EXTRACTED TEXT:
# Biggest fish for five-footer?



## LeeAberdeen (Sep 4, 2014)

I'm planning my next tank, which will be a 375litre of 150w 50d 50h, and wondered what would be the maximum sensible size I can go up to for the biggest fish in there? I think there'll just be one big fish, maybe two maximum, and it'll be in with other, more moderate-sized fish of 6-8 inches. I thought maybe 10 inches would be the maximum for a tank of that size, but maybe you think more, or less?


----------



## pfoster74 (May 13, 2012)

Pseudotropheus crabro are the largest malawi mbuna (that i am aware of anyway) they reach around 8 inches. you could build a tank around them if interested.


----------



## Cichlidman14 (Jul 17, 2013)

The African eye biter can get fairly big.


----------



## LeeAberdeen (Sep 4, 2014)

Thanks for the suggestions - both very interesting. I should've said that whatever I decide on will be going in that tank with some peacocks, so has to be fairly peaceful, at most mildly aggressive.

PROVIDED DATA:
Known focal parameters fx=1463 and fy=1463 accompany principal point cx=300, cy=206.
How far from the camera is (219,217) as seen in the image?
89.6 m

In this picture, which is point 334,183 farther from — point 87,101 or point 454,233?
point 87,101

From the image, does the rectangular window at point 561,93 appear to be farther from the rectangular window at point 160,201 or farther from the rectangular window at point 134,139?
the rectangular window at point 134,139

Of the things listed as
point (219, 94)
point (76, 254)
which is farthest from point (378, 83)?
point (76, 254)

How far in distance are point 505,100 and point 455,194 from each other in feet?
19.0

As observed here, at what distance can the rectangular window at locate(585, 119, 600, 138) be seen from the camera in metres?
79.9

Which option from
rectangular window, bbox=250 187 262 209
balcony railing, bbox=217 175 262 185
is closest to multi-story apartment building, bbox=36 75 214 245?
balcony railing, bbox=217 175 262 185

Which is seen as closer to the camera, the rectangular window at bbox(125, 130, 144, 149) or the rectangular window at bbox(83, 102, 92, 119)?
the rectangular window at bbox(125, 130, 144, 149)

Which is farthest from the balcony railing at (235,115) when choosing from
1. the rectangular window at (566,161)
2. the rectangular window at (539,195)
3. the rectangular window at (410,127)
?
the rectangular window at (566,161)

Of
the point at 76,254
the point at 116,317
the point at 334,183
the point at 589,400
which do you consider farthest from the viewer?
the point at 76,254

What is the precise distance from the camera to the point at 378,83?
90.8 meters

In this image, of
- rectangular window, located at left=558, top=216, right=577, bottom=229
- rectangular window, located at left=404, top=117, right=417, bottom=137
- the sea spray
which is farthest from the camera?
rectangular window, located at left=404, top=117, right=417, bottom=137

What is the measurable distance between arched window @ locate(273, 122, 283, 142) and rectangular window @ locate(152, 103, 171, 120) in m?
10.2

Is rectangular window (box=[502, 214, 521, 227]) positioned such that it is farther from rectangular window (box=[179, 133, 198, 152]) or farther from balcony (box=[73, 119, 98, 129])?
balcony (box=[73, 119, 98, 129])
---
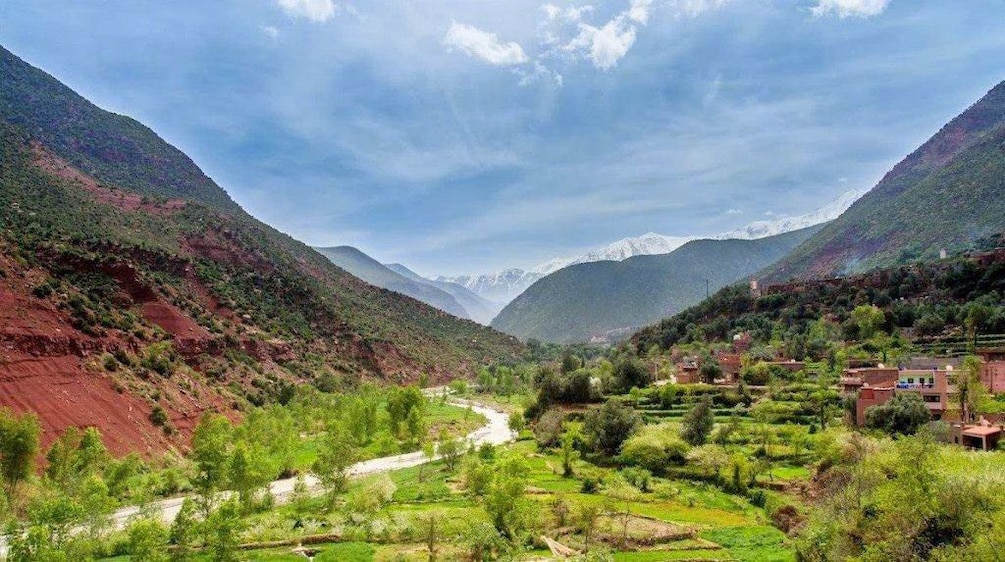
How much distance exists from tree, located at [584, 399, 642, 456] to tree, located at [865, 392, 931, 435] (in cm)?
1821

PROBLEMS:
1. In the forum thread about the biggest fish for a five-foot tank, how large do Pseudotropheus crabro grow?
2. Reproduce a passage from the fish tank thread, beginning at the words "I'm planning my" and stopping after the words "(May 13, 2012)".
3. Continue the forum thread about stocking a five-foot fish tank from the point where it stops.

ANSWERS TO THE PROBLEMS:
1. They reach around 8 inches.

2.
I'm planning my next tank, which will be a 375litre of 150w 50d 50h, and wondered what would be the maximum sensible size I can go up to for the biggest fish in there? I think there'll just be one big fish, maybe two maximum, and it'll be in with other, more moderate-sized fish of 6-8 inches. I thought maybe 10 inches would be the maximum for a tank of that size, but maybe you think more, or less?


----------



## pfoster74 (May 13, 2012)

3.
----------



## pfoster74 (May 13, 2012)

LeeAberdeen said:


> Thanks for the suggestions - both very interesting. I should've said that whatever I decide on will be going in that tank with some peacocks, so has to be fairly peaceful, at most mildly aggressive.


scratch crabro off the list in that case.


----------



## DJRansome (Oct 29, 2005)

I wouldn't go over 8" in a 60" tank.


----------



## Iggy Newcastle (May 15, 2012)

One of the Pseudotropheus 'Acei' variants


----------



## LeeAberdeen (Sep 4, 2014)

Iggy Newcastle said:


> One of the Pseudotropheus 'Acei' variants


Really like the look of that Msuli variant, plus they're top-half dwellers, and the top half of my tank does look bare. Great suggestion.


----------



## LeeAberdeen (Sep 4, 2014)

Iggy Newcastle said:


> One of the Pseudotropheus 'Acei' variants


Love your 75g tank, btw. Made me think about what I want to do with my next one...


----------



## LeeAberdeen (Sep 4, 2014)

DJRansome said:


> I wouldn't go over 8" in a 60" tank.


Sounds like good advice. I was thinking that, just maybe, I'd get away with one ten-incher in there, but that might be pushing it a bit. Thanks.


----------



## Iggy Newcastle (May 15, 2012)

LeeAberdeen said:


> Iggy Newcastle said:
> 
> 
> > One of the Pseudotropheus 'Acei' variants
> ...


Thanks Lee!


----------



## rennsport2011 (Oct 21, 2013)

DJRansome said:


> I wouldn't go over 8" in a 60" tank.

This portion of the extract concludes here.